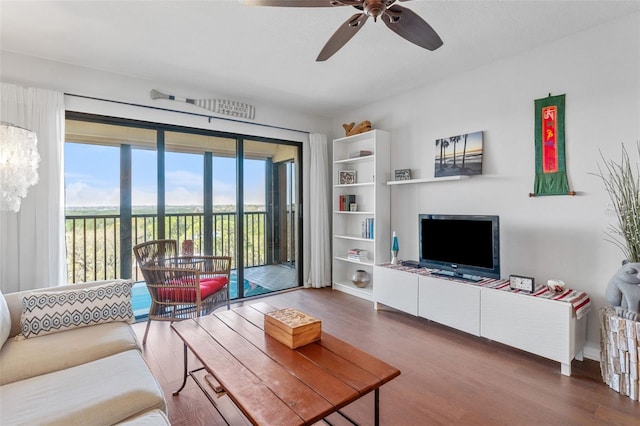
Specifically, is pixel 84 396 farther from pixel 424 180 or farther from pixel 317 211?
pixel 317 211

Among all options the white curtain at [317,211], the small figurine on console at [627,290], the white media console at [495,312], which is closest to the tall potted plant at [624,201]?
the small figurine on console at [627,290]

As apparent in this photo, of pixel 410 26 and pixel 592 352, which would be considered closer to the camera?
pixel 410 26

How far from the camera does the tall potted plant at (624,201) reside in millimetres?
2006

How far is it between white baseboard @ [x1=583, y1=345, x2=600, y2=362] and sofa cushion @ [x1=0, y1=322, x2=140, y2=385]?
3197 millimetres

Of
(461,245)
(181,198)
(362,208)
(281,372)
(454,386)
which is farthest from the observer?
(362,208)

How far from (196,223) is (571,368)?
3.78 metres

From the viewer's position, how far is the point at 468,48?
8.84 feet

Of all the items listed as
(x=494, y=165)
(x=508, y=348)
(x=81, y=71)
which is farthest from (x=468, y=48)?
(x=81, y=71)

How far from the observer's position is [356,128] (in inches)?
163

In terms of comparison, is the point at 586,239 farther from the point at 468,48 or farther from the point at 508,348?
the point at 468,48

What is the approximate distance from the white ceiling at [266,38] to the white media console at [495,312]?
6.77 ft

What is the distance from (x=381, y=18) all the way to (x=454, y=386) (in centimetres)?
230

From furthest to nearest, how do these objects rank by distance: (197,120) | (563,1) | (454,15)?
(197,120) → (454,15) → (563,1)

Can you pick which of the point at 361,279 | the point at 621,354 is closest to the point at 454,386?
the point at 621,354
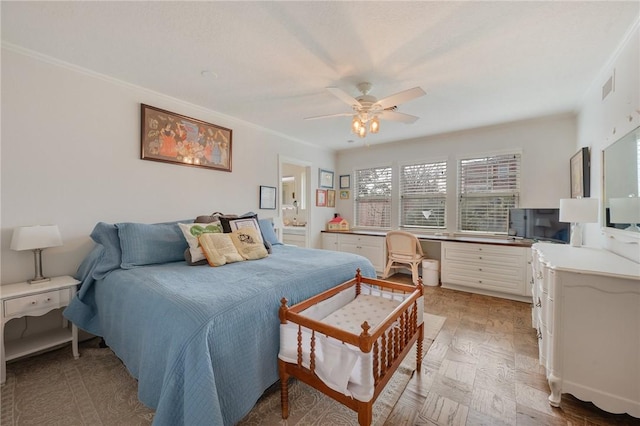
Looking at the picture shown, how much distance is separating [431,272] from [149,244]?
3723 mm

==

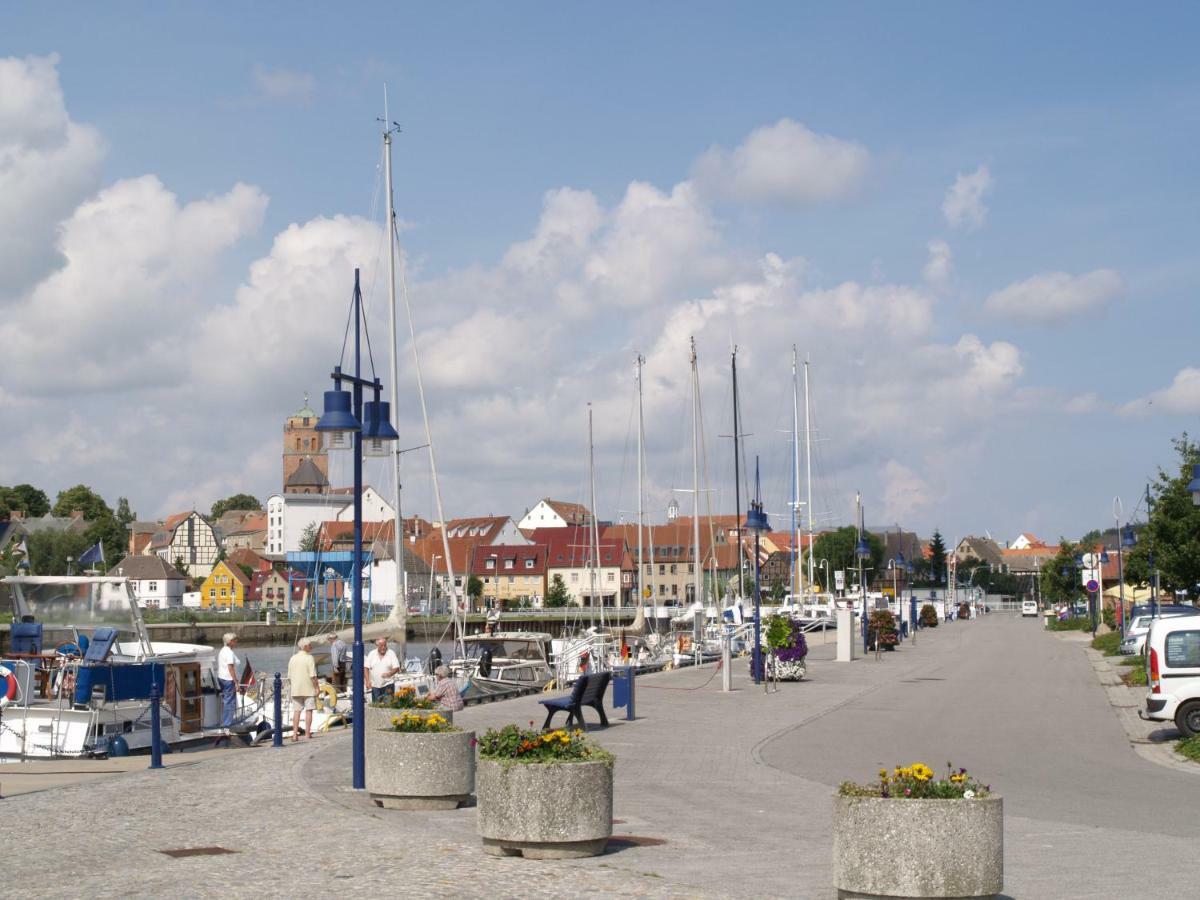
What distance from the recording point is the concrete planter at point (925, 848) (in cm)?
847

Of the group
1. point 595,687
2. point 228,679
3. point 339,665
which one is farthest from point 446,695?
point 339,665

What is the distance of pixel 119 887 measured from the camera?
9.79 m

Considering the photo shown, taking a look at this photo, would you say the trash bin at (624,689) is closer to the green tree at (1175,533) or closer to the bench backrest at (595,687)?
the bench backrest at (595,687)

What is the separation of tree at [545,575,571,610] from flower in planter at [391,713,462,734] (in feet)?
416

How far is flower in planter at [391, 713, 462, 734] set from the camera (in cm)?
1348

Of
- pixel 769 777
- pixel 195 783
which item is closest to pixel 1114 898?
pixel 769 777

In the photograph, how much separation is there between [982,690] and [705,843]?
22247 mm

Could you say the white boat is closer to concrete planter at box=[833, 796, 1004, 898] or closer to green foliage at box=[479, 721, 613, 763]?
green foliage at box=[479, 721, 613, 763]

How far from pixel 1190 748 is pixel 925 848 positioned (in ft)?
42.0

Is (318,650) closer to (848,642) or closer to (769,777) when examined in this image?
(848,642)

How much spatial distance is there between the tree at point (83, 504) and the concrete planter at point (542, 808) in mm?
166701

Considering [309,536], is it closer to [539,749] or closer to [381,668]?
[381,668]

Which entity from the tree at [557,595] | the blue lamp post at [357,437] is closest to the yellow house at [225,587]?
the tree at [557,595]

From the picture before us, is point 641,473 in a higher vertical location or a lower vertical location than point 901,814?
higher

*Your instructions*.
Counting with case taken into account, how many lines of the listing above contain the string "foliage"? Reply with the number only.

*Answer for this exercise*.
2